Sebagai negara kepulauan terbesar di dunia, Indonesia sangat bergantung pada kekuatan lautnya. Mengarungi Nusantara adalah tugas mulia yang diemban oleh Tentara Nasional Indonesia Angkatan Laut (TNI AL), sebagai garda terdepan penjaga kedaulatan maritim dan keamanan di perairan yang luas. Artikel ini akan membahas lebih lanjut tentang kekuatan serta tugas-tugas penting TNI AL dalam mengarungi Nusantara, memastikan laut Indonesia aman dari berbagai ancaman dan pelanggaran.
TNI Angkatan Laut memiliki peran yang vital dalam menjaga kedaulatan dan keutuhan wilayah Indonesia yang didominasi oleh perairan. Dengan luas lautan mencapai sekitar 70% dari total wilayah negara, keberadaan TNI AL sangat krusial untuk melindungi sumber daya maritim, jalur pelayaran internasional, serta mencegah kejahatan di laut. Mereka mengoperasikan berbagai jenis kapal perang, mulai dari fregat, korvet, hingga kapal selam, yang dilengkapi dengan sistem persenjataan canggih. Selain itu, TNI AL juga memiliki pasukan khusus, seperti Komando Pasukan Katak (Kopaska) dan Korps Marinir, yang siap diterjunkan dalam operasi amfibi dan misi khusus di darat maupun laut.
Salah satu tugas utama TNI AL adalah melaksanakan operasi patroli rutin di seluruh wilayah perairan Indonesia. Patroli ini bertujuan untuk mencegah dan menindak berbagai bentuk kejahatan maritim, seperti penangkapan ikan ilegal, perompakan, penyelundupan narkoba, dan perdagangan manusia. Keberadaan kapal-kapal perang TNI AL di laut juga berfungsi sebagai efek gentar bagi pihak-pihak yang mencoba mengganggu kedaulatan negara. Misalnya, pada 15 Mei 2025, pukul 14.00 WIB, KRI Sultan Hasanuddin berhasil menangkap kapal ikan asing yang terbukti melakukan penangkapan ikan ilegal di perairan Natuna, menunjukkan kesigapan TNI AL dalam menjalankan tugasnya.

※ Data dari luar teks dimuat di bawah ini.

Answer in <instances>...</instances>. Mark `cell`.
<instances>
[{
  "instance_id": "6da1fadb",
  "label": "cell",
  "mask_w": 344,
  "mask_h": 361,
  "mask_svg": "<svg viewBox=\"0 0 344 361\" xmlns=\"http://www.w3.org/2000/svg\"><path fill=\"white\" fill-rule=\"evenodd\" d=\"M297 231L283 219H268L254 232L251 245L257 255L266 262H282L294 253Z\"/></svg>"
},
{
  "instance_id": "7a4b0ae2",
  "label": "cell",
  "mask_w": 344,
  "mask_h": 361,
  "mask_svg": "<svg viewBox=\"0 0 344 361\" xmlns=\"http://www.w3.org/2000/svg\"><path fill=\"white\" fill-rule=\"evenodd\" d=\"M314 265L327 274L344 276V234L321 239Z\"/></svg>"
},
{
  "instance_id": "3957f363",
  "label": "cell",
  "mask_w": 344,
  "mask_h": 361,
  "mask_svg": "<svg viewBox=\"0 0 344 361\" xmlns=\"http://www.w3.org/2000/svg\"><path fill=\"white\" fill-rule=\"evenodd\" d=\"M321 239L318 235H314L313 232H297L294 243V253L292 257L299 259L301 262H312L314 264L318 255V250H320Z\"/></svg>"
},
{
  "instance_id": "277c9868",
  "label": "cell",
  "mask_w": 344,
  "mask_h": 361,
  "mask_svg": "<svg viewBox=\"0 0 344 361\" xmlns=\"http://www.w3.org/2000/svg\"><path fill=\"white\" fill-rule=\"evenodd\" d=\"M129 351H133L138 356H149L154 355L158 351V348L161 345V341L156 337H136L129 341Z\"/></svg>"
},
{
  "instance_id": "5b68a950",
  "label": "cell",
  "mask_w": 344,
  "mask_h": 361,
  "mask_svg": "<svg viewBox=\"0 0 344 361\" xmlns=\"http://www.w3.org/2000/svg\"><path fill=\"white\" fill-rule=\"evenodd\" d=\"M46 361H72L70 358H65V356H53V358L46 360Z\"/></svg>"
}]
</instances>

Selain tugas keamanan, TNI AL juga berperan aktif dalam Operasi Militer Selain Perang (OMSP). Mereka sering terlibat dalam misi pencarian dan penyelamatan (SAR) korban bencana di laut, membantu evakuasi saat terjadi bencana alam di wilayah pesisir, serta memberikan bantuan kemanusiaan. Kontribusi TNI AL juga terlihat dalam misi perdamaian dunia di bawah bendera Perserikatan Bangsa-Bangsa (PBB), seperti yang sering dilakukan oleh Satuan Tugas Maritim TNI dalam menjaga stabilitas di wilayah konflik perairan internasional. Ini menunjukkan bahwa peran TNI AL jauh melampaui fungsi tempur, tetapi juga mencakup misi kemanusiaan dan perdamaian global.
Dalam upaya menjaga kesiapan dan efektivitasnya, TNI AL terus melakukan modernisasi Alat Utama Sistem Senjata (Alutsista) mereka. Pembelian kapal selam baru, modernisasi kapal perang yang ada, serta pengembangan sistem radar dan sonar yang lebih canggih adalah bagian dari strategi ini. Program latihan rutin, baik secara mandiri maupun bersama angkatan laut negara lain, juga terus ditingkatkan untuk mengasah kemampuan prajurit. Dengan demikian, TNI AL akan selalu siap mengarungi Nusantara, menjaga setiap jengkal perairan Indonesia demi kedaulatan dan kemakmuran bangsa.